Perhaps it was the fact that it was Tax Day in the U.S., but I forgot to blog this when it first appeared, an article by Tim Lott at Alternet, apparently reprinted from The Guardian: “Please, Everyone, Can We Stop Pretending We Must All be Constantly Happy?” There’s much agreeable here, especially the deployment of the useful descriptor “happiness fascism” and also this:
We can, it is suggested, find happiness through good works. This is also an ideology. I am as likely to be disappointed by “doing the right thing” as I am elevated. That’s why it’s so hard to do. The secret truth is that being unselfish can leave you just as empty as being selfish.
Well put, Tim Lott. I do wish I had a nickel for every time some sententious would-be wise person replied to someone’s enduring sadness or crushing disappointment with the advice that they ought to go work in a soup kitchen (or whatever) for a while, and that doing so will somehow give them “perspective” or fill their life with “meaning.” (It wouldn’t make me a rich man by any means, but I bet it would add up to enough to take myself and a friend out for a nice boozy lunch somewhere, and that’s not to be sneered at.) The brutal truth is that while it might be a fine and noble thing to work in a soup kitchen or otherwise volunteer one’s services to wretched of the world, it ain’t going to fix what’s wrong with you, your life, or human existence.
Now if only someone would tell Peter Singer…

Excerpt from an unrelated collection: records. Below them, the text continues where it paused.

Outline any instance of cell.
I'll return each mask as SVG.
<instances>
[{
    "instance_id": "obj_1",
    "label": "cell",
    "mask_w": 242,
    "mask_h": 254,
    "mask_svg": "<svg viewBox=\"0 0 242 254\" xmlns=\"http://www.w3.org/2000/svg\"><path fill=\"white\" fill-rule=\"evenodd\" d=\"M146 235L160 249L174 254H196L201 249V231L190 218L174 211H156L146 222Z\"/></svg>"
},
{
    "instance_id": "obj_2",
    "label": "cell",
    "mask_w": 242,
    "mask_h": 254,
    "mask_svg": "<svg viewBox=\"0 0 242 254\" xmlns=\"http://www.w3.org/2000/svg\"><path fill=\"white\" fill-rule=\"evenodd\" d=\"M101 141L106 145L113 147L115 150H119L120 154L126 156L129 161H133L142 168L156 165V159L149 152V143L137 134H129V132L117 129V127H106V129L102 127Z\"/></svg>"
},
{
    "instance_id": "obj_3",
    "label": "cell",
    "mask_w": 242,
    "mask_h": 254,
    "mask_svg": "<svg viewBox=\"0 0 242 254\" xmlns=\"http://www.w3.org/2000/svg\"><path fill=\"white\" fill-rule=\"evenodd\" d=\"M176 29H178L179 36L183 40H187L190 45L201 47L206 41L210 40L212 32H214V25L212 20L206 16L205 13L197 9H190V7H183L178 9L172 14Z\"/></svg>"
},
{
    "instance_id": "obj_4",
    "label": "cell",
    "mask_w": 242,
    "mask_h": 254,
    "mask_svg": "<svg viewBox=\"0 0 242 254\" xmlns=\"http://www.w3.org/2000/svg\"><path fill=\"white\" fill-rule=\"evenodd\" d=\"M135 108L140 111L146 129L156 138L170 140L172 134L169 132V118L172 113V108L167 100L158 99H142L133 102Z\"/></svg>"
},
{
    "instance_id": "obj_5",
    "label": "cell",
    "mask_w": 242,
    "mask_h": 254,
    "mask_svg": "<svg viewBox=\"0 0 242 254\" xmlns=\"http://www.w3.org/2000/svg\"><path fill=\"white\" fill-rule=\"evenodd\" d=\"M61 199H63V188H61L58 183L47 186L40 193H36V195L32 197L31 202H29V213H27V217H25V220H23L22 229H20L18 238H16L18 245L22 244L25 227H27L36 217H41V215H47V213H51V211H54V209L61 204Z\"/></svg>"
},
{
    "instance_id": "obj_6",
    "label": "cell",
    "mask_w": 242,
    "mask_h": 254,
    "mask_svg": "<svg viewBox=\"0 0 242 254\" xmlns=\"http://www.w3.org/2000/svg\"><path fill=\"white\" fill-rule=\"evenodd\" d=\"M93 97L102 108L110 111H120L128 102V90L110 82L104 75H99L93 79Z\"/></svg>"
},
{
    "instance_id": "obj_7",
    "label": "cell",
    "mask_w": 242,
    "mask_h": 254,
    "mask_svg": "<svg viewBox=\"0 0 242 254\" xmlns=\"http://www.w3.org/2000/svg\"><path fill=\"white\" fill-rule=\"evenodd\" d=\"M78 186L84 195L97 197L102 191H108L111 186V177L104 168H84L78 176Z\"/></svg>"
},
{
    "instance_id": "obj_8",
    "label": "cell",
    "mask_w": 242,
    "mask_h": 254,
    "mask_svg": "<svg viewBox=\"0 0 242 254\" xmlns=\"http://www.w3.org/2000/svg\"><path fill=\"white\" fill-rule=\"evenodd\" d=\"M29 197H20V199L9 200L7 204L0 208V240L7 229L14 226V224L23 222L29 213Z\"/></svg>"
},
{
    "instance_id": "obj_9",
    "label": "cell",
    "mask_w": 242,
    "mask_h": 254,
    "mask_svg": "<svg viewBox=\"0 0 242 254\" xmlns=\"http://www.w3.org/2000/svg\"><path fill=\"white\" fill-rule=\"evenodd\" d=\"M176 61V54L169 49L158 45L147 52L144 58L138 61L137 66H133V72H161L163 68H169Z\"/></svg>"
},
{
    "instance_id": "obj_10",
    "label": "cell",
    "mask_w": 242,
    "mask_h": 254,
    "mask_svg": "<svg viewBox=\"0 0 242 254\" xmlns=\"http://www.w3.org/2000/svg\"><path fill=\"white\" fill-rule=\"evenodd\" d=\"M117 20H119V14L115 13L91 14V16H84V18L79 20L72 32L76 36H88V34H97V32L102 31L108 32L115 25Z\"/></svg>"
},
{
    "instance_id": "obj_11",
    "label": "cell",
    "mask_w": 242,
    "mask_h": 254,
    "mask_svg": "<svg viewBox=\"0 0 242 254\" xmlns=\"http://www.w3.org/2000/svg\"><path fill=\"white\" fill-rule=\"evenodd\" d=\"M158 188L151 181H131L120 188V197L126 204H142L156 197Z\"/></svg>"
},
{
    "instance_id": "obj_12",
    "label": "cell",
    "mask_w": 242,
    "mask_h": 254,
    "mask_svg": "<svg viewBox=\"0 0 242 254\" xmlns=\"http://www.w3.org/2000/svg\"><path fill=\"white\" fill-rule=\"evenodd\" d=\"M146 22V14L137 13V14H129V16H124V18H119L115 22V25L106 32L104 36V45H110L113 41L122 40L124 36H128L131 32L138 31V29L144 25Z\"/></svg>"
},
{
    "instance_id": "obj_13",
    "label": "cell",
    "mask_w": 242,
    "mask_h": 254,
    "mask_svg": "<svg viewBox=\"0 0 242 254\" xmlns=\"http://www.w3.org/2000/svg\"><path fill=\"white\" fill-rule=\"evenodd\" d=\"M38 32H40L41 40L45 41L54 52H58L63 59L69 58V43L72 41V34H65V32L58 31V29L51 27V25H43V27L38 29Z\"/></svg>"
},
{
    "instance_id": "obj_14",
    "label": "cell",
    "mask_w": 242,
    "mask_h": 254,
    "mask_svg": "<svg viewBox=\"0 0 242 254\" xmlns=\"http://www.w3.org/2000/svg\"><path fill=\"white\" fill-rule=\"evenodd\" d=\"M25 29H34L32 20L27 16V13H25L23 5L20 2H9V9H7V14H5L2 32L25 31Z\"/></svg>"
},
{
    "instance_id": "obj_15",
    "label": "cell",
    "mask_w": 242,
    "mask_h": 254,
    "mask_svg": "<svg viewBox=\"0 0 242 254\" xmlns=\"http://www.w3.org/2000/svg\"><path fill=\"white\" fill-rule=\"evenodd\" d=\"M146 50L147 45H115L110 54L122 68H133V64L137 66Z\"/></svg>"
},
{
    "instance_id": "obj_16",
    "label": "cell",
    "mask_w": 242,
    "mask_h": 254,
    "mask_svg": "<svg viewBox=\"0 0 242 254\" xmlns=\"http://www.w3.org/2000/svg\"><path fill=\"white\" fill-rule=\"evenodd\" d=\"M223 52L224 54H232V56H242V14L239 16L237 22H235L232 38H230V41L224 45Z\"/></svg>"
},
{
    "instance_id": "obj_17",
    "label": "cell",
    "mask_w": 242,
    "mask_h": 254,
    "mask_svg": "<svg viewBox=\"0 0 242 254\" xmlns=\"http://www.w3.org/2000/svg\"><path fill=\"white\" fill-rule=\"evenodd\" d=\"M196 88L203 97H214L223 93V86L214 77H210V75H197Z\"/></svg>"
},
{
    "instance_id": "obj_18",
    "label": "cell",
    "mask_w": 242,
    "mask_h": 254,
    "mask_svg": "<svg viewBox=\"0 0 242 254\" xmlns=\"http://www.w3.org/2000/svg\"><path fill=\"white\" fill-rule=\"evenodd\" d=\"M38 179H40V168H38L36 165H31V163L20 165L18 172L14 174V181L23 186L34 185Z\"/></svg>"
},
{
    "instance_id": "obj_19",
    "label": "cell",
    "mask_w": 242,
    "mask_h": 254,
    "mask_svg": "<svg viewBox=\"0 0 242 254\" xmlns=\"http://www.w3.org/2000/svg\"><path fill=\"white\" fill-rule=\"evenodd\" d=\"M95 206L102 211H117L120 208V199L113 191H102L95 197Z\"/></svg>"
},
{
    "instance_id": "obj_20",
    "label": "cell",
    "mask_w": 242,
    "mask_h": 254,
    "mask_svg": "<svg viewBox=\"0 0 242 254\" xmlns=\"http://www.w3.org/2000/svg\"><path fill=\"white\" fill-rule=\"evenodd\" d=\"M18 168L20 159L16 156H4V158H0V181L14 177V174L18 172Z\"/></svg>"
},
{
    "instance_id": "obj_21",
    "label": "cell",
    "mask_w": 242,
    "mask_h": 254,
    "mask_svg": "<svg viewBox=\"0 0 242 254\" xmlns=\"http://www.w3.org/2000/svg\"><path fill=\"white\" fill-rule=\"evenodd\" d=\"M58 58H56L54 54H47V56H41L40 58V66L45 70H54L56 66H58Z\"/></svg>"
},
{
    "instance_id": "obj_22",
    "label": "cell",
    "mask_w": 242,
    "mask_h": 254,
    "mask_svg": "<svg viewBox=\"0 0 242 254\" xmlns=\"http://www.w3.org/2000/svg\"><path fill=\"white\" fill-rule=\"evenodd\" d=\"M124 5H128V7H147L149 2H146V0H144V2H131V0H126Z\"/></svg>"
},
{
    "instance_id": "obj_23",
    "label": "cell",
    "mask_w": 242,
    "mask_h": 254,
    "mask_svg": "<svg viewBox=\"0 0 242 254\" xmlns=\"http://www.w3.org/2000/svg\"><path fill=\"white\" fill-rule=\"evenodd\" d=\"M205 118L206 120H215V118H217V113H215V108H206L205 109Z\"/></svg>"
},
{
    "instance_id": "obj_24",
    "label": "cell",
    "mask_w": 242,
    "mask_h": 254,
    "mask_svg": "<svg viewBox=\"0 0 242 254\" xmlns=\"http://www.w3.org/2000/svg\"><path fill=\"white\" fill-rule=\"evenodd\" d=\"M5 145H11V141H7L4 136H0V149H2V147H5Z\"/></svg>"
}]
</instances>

Update: I must have been low on blood sugar when I wrote this post before lunch, because I left off the punchline. It’s something like this: if it were the case that do-gooding could heal the misery of the do-gooder’s life, well then we’d expect to observe a lot of do-gooding and not very much misery. Do-gooding would be like delicious ice cream that comes for free and never makes you fat, only better. But what we actually observe is only some do-gooding and a lot of misery. Therefore, by the logical magic of the modus tollens we can infer… (and the rest is left to you to work out yourself, dear reader).